Jesień na przyszłej Żwirowej należy do rozchodników Sedum. Mam ich całą kolekcję dzięki zrzutom od Dorotki i Krysi ( piękna Ziemia Zamojska wydała nie mniej piękne rozchodniki ). Dzięki nim jesienną porą na suchej rabacie roi się od owadów, głównie pszczół i motyli. Chyba żadna roślina kwitnąca o tej porze roku nie przyciąga tak owadów jak te rośliny. Na suchej rosną też jesienne astry, głównie wrzosolistne. Ww wrześniu i październiku ta rabata dalej żyje pełnią życia nie tylko za sprawą kwitnienia jesiennych roślin ale dzięki trwałym, kolorowolistnym półkrzewom i kwitnącym trawom. Po moich doświadczeniach z suchą rabatą śmiem twierdzić że ciężko grzeszą Ci narzekający na piochy. Patelniane piaski to możliwość uprawy niesamowitej ilości fajnych roślin, tylko się wyżywać ogrodniczo. Moja rabata w przyszłości zostanie zażwirowana ( to znaczy jak napadnę szejka roponośnego i zmuszę do ożenku bez intercyzy, he, he ). Żeby rabata dobrze wyglądała będzie wymagane również wyżwirowanie podwórka co jest sprawą niesłychanie bolesną finansowo. Sypanie żwiru wcale nie jest proste ( podkłady ,warstwy, różne rozmiary kamyszków ). Wstrzymujących w tej chwili oddech na myśl o słynnym białym grysie uspokajam - żwirki naturalnie kolorowe mi się marzą, żadne tam dające po oczach jasności ( toż żwirek też wymaga pewnych zabiegów żeby wyglądał ).

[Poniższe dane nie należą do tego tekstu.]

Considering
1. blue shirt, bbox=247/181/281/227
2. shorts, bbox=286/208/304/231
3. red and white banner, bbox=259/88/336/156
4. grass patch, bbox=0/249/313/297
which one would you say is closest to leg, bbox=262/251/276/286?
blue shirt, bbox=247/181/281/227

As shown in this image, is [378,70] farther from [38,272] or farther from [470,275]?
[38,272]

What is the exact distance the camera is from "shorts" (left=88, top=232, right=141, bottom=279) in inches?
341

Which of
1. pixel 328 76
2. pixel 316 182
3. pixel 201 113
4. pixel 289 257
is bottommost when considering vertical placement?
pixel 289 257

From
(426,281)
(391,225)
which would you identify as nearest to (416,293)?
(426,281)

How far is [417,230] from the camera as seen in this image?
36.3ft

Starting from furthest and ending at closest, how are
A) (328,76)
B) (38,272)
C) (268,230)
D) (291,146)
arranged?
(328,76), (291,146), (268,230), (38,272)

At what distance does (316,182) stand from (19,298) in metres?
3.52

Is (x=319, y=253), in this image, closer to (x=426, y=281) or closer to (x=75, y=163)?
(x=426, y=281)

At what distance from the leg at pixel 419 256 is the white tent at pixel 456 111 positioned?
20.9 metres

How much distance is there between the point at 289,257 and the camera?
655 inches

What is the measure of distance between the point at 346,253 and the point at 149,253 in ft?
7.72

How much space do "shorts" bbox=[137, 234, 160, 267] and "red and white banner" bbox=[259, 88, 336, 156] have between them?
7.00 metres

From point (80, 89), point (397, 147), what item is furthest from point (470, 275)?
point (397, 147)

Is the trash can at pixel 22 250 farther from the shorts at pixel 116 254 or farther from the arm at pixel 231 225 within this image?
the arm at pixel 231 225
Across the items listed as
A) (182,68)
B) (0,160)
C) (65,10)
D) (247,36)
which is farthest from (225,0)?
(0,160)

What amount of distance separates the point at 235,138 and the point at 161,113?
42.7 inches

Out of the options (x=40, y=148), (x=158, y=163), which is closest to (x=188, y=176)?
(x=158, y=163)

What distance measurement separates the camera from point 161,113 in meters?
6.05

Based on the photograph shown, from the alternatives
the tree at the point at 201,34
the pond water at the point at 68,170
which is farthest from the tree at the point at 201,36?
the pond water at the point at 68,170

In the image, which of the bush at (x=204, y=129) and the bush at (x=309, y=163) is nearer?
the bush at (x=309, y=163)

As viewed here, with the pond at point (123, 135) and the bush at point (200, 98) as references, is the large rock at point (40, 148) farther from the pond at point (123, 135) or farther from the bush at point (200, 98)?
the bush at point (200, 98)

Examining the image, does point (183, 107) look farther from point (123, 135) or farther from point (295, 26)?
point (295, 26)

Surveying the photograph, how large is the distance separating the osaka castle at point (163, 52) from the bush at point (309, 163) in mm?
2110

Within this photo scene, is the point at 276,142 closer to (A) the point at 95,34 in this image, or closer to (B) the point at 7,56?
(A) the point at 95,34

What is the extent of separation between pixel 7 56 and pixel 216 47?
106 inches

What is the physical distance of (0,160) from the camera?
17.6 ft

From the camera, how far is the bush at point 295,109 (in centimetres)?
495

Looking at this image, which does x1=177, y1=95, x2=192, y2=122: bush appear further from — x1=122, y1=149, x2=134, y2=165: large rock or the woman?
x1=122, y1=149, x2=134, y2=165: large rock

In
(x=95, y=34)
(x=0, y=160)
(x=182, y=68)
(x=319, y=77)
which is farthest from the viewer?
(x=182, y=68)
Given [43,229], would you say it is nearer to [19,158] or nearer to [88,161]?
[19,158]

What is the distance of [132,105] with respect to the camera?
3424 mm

O rety, co za cudeńko, powiedz koniecznie co to za kulki jeżowo czerwone?, Plizz
OdpowiedzUsuńPikutku to jest akena a konkretnie to Acaena microphylla 'Kupferteppich'. Dobrze idzie jako okrywowa, ale ( i tu jest nienajlepsze info ) tylko w warunkach piaskownicy w jakiej dobrze radzą sobie kotule ( pamiętasz żółte szpilorki na tle szarych igiełek ).
OdpowiedzUsuńHmm, szkoda, że to nie dla mnie, bo kotule mają się u mnie kiepsko.